[start of EXERCISE INPUT]
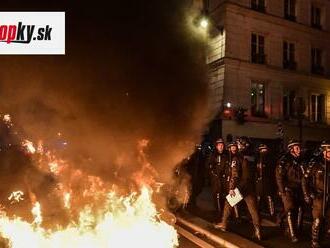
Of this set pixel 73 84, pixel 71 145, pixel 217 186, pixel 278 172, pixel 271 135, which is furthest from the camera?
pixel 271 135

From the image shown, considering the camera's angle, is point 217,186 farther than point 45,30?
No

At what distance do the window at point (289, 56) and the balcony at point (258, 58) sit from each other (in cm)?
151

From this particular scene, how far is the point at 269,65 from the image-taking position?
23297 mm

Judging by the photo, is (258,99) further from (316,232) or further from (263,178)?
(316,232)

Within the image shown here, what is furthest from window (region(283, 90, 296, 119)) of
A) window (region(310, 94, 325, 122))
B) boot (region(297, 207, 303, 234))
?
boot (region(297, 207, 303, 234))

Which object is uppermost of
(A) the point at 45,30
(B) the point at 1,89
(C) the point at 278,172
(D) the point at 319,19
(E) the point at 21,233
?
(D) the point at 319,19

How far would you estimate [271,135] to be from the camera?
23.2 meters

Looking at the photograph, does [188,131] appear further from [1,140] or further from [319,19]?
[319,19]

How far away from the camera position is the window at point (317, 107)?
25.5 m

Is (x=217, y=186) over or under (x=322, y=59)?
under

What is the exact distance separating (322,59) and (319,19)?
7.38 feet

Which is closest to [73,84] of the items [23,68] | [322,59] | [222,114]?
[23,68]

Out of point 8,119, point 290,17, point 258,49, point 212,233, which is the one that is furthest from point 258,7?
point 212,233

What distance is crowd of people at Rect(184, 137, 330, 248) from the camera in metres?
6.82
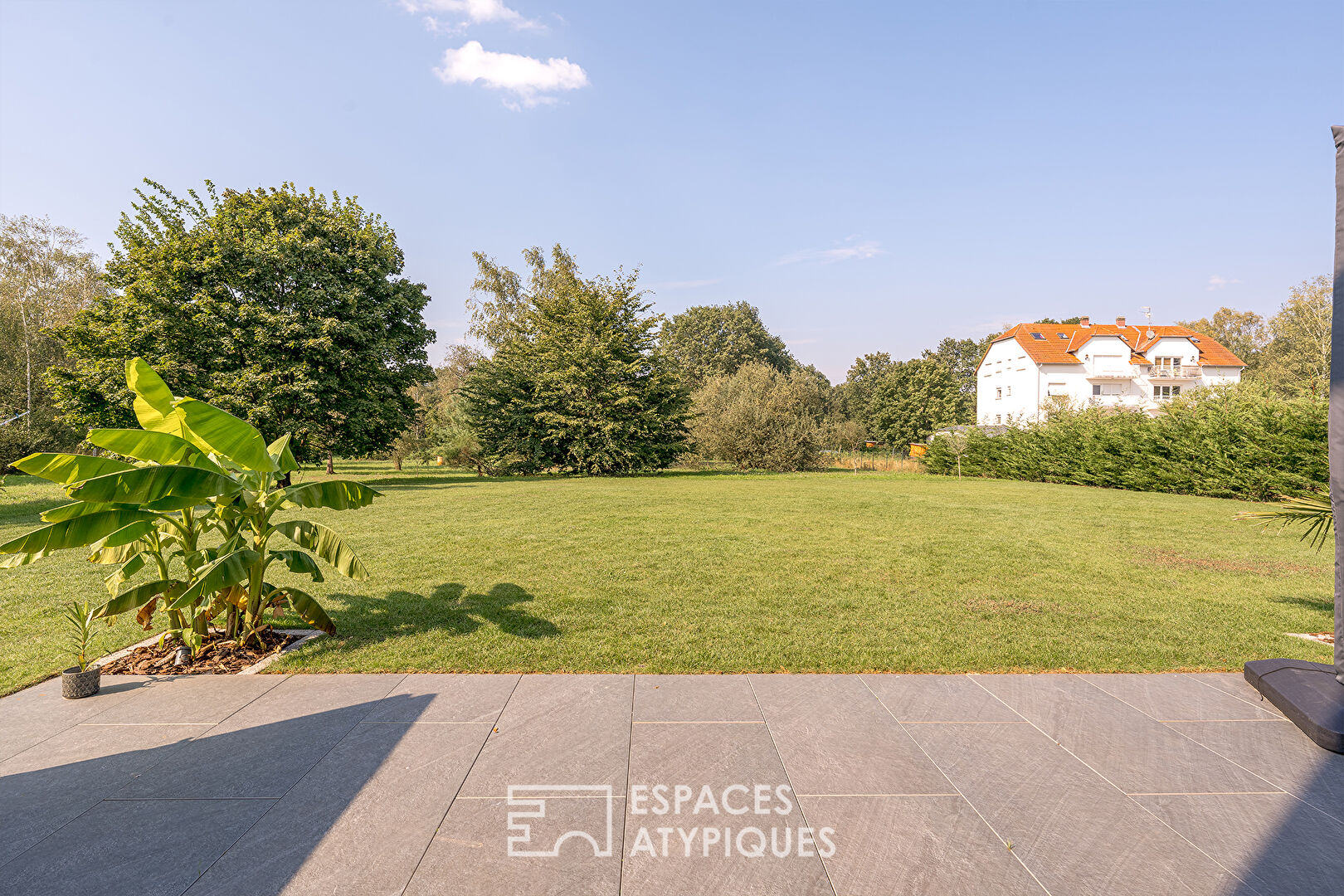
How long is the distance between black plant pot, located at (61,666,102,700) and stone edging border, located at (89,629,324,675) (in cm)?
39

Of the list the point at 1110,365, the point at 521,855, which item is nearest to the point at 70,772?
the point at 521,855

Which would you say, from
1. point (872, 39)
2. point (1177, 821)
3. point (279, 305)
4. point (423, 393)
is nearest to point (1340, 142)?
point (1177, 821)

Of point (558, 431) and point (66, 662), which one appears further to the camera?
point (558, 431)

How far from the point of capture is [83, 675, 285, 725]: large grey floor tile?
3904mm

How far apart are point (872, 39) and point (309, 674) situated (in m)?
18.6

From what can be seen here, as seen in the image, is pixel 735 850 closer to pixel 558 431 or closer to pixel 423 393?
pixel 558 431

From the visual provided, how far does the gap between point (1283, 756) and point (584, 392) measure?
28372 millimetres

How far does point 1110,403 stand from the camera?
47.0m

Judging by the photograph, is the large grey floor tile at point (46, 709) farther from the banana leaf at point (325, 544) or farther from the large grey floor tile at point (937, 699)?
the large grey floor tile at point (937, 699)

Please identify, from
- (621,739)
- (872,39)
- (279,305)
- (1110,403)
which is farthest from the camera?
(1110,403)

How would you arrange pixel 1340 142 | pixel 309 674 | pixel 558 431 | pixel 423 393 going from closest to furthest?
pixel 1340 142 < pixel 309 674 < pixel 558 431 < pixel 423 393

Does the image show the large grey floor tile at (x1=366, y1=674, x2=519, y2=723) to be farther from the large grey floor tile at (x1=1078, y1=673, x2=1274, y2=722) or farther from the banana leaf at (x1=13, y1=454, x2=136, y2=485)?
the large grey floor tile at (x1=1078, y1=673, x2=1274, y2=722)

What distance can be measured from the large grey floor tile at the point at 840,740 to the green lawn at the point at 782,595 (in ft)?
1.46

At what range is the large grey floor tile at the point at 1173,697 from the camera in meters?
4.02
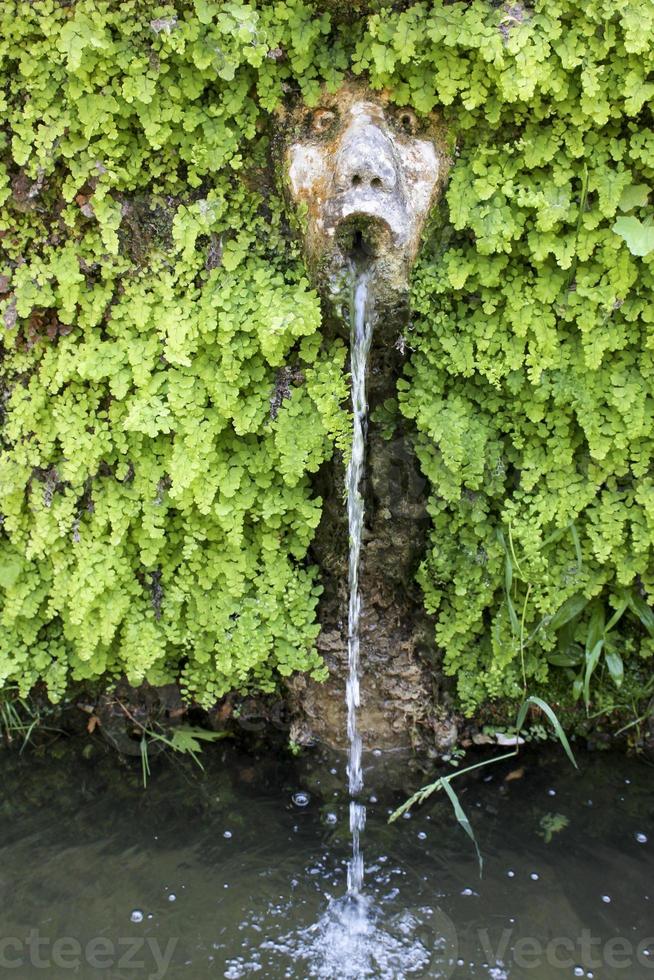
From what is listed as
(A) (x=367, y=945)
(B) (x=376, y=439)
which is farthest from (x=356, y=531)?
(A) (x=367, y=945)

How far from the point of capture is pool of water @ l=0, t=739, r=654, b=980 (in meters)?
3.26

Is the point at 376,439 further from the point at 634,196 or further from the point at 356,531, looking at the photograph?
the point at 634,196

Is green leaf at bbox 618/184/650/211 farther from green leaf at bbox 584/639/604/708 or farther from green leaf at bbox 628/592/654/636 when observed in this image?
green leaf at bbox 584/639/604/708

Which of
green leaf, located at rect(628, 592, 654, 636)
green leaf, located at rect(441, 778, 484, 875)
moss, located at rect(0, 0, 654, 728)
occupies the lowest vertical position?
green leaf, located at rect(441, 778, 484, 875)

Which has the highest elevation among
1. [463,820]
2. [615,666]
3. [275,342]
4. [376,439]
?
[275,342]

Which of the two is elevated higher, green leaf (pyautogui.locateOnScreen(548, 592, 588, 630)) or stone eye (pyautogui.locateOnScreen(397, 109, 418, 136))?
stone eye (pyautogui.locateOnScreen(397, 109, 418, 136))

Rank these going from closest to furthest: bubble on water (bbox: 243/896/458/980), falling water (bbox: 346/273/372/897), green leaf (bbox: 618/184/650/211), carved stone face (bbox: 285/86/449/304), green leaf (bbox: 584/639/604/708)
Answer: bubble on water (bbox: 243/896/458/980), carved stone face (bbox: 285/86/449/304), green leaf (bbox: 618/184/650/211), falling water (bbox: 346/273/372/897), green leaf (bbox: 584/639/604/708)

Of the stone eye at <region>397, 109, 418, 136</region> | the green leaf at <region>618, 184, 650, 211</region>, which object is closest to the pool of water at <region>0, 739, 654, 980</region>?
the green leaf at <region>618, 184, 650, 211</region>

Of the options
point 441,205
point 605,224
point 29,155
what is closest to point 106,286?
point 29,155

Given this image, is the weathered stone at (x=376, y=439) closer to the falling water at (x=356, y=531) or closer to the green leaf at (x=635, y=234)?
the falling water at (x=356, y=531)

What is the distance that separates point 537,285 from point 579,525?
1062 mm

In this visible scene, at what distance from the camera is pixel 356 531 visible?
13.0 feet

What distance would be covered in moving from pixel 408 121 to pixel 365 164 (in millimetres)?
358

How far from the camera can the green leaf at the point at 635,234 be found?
[end of EXERCISE INPUT]
[start of EXERCISE INPUT]
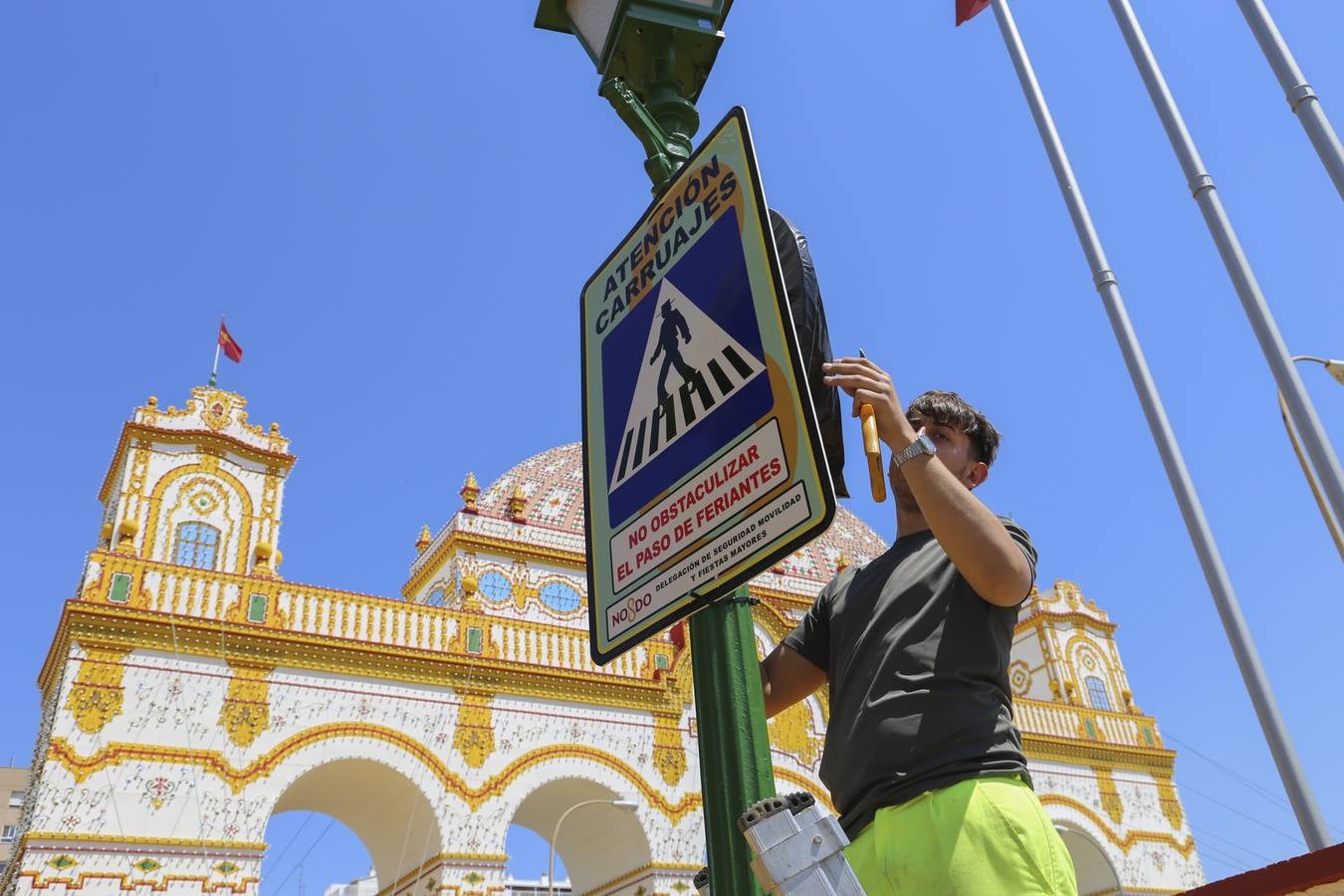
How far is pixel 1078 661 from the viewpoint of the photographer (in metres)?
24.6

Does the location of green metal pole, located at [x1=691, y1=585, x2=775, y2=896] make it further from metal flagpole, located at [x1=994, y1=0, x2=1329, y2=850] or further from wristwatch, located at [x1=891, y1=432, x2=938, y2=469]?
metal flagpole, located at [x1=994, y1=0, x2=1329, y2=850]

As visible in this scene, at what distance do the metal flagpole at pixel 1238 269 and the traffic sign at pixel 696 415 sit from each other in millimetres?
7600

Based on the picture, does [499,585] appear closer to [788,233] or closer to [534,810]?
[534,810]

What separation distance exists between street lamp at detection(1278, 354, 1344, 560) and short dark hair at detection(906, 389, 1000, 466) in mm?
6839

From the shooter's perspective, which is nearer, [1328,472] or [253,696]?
[end of EXERCISE INPUT]
[start of EXERCISE INPUT]
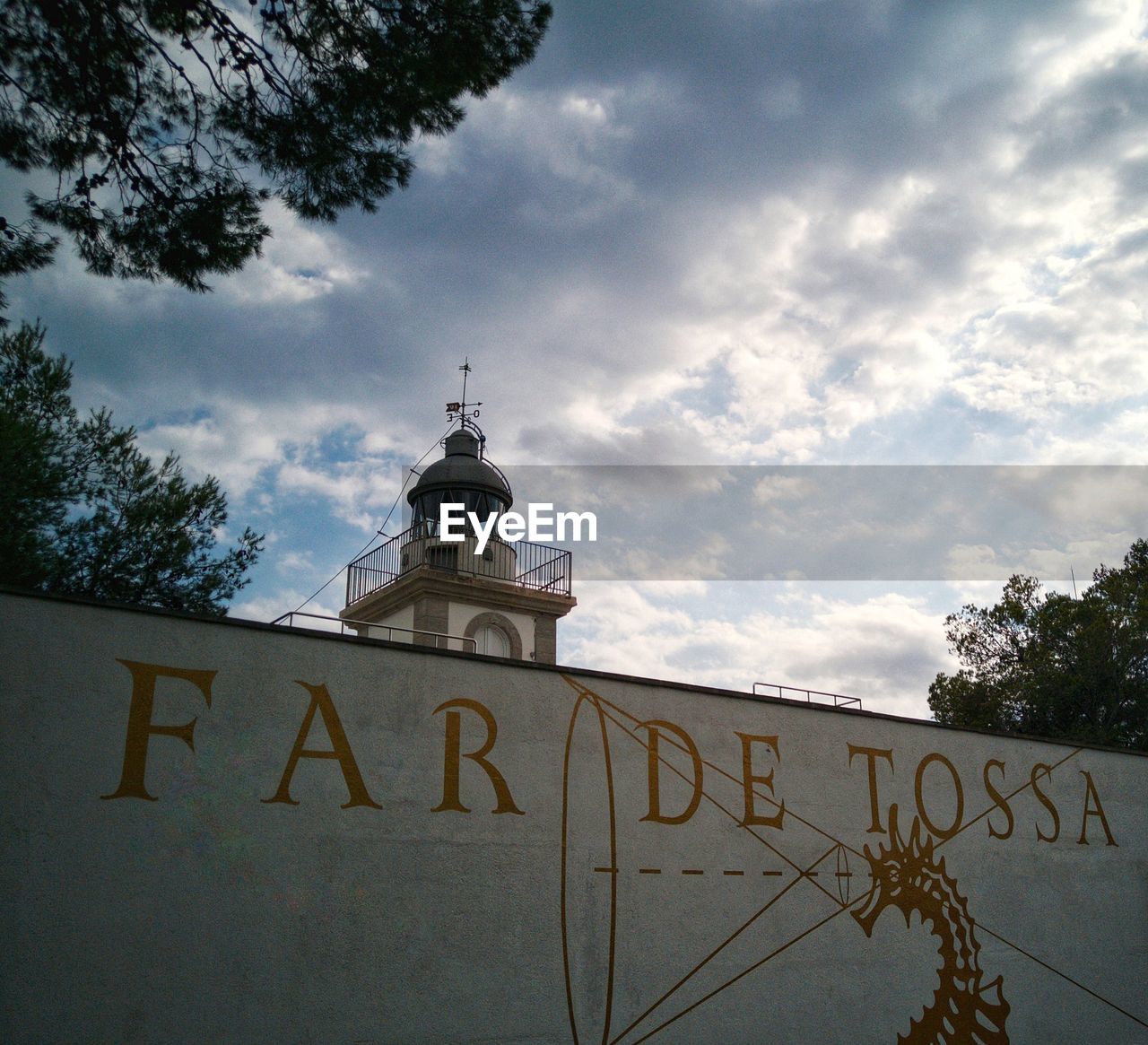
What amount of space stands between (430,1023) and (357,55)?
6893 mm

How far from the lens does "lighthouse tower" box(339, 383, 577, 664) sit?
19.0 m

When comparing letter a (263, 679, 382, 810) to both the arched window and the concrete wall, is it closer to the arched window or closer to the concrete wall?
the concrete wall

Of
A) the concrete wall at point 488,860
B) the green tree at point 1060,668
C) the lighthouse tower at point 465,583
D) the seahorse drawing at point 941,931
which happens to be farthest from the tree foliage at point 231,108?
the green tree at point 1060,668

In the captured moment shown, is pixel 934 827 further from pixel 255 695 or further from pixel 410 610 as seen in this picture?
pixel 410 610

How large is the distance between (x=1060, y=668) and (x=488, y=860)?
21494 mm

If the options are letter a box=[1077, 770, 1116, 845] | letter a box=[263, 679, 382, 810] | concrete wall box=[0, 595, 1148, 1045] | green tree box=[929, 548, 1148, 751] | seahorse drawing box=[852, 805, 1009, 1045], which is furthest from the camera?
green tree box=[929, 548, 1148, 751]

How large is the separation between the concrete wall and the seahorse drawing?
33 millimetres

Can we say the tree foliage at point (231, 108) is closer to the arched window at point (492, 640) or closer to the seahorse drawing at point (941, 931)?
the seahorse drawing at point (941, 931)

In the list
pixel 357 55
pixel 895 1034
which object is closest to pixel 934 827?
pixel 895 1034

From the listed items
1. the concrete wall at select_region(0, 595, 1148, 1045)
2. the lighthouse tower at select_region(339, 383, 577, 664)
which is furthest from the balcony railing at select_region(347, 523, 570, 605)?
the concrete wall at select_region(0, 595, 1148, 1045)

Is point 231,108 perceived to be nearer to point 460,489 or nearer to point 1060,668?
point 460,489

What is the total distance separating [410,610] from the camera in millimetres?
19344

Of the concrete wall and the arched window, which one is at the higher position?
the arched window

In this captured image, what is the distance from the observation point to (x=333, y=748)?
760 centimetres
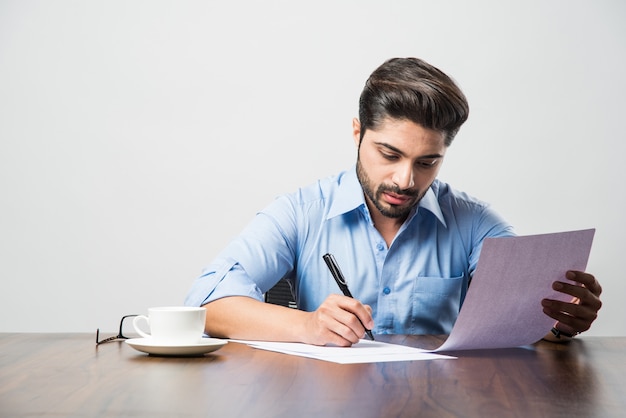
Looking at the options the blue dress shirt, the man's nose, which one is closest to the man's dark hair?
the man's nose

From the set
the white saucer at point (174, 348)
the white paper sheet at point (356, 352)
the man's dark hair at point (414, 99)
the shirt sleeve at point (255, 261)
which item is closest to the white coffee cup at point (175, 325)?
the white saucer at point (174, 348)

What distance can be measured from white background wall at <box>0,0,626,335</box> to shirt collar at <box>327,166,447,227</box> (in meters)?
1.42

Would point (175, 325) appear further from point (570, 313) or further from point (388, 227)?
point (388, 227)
[end of EXERCISE INPUT]
Which lines in the listing above contain the string "shirt"? Copy each of those lines in full.

Looking at the options the blue dress shirt, the man's nose, which one is closest to the man's dark hair?
the shirt sleeve at point (255, 261)
What distance can be measured from white background wall at <box>0,0,626,335</box> to shirt collar at <box>327,166,447,227</box> (in meters)?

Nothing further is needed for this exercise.